Gorkun, however, reiterated the company’s position that taxation on heated tobacco products, and other innovative products, has to be proportionate to the risk.
“For people who, for whatever reason, cannot quit smoking, they should be encouraged to switch to those much better alternatives, so the taxation in short has to be risk proportionate. These products cost significantly a lot more to manufacture than cigarettes.
And of course, they bear much lower risk. That’s why the taxation should be lower than cigarettes. As you see today, they already cost even higher than most premium cigarettes already on the market,” Gorkun said.
“The market in the Philippines is not different from any other market of Philip Morris. You know, taxation is nothing new, we have clear positions that we have stated many, many times. Taxation has to be taken with a gradual approach. The key is to make sure that the tax increases are in line with GDP (gross domestic product) growth and inflation. Because otherwise, you have an increasing illicit market, and we have seen that before in Philippines, in history,” he added.
Gorkun said the key for all nicotine and tobacco products is to be properly regulated.
“A good example is the United Kingdom (where) there is no usage issue, there are millions of people who use these products, adults switch to them, they just need to be regulated appropriately. But if we want to make Philippines smoke-free, we need to make sure that the regulation, allows (us) to talk to adult smokers, and to explain the product to them. I think that’s the key,” Gorkun said.

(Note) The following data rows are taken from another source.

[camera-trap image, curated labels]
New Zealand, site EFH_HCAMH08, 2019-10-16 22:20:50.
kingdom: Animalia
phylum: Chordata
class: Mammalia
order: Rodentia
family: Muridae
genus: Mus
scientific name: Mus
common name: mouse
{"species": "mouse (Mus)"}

“There will always be a debate. But we have plenty of examples around the world of reputable agencies, independent scientific experts who have reviewed our documents, our research on the risk profile of IQOS, and agreeing with us. In our mind, there is absolutely no ambiguity in terms of… that IQOS represents a much lower risk,” he added.
He said the company has yet to decide on the price of IQOS in the Philippines.

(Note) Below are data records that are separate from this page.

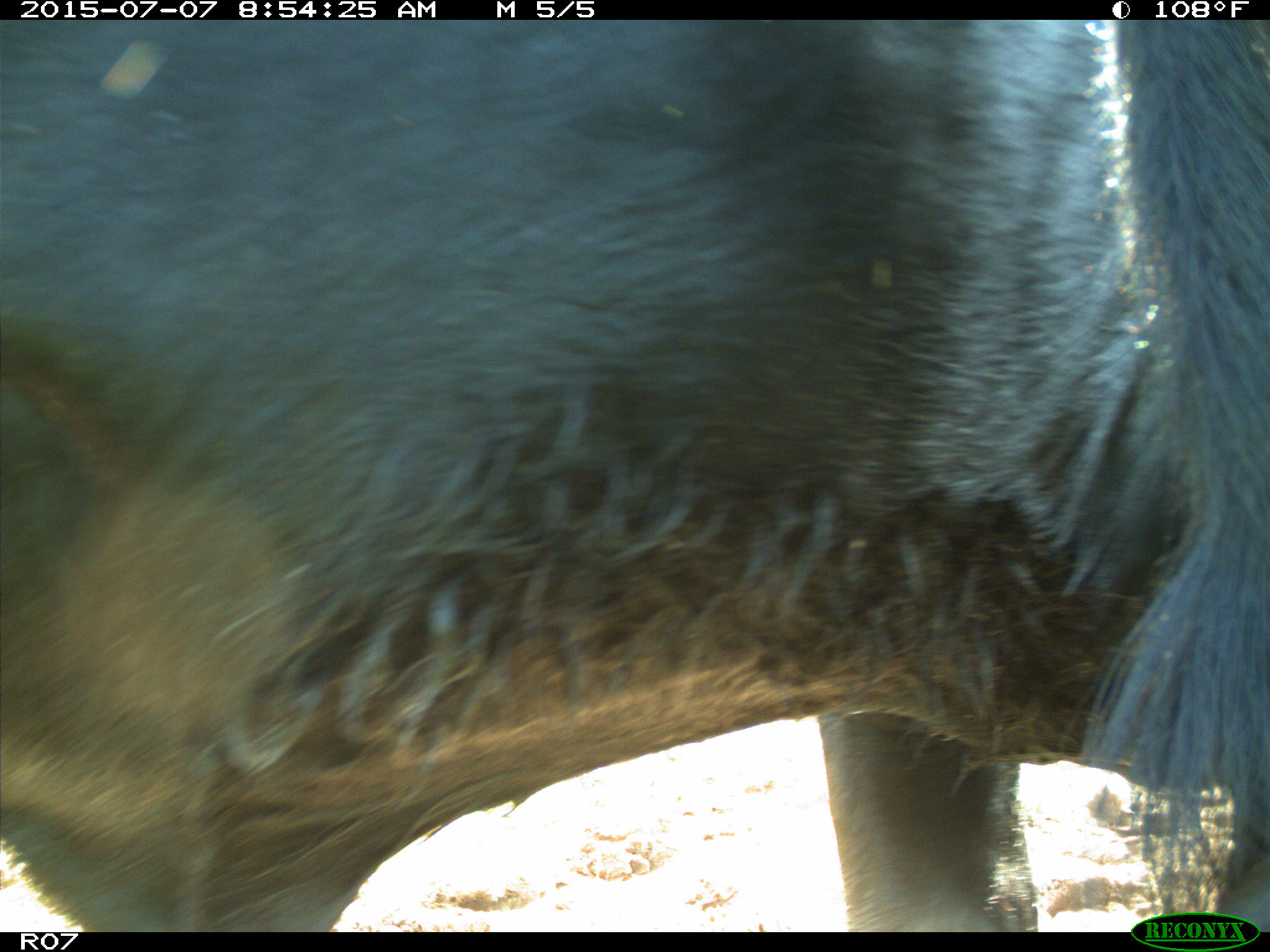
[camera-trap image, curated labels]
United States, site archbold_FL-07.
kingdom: Animalia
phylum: Chordata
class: Mammalia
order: Artiodactyla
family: Bovidae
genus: Bos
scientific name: Bos taurus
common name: domestic cow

“We will decide how to price them, compared to our initial plan if the tax changes, because today we have a bill signed by the President in July of this year that puts a P10 tax on these products. It will be a decision point on pricing,” Gorkun said.
“We have experience from 50 markets worldwide. Our approach is to make sure that those products are accessible to adult smokers, but not cheap enough to… create any access to groups that we don’t want to target. The pricing is sensitive at the moment but clearly we have a lot of learnings from other markets in the world,” he added.
Many Filipino cigarette smokers however take options that will allow them to continue smoking despite the increasing price of the product, thus cigarettes are readily available to purchase in small stores or among street vendors by the stick.
Asked to comment on this, Gorkun said, “At some point, we might consider to develop programs, how to make sure that people who traditionally buy by stick also have an access to the device, as well as this product being available in traditional stores, but that’s not the plan for the period.”
“Our plan is clearly to bring first those products to people who buy by pack. Today, about 14 percent of Filipino consumers buy in packs. So I think we will have enough work to do, to make sure to first convince these people that buy by pack,” Gorkun said.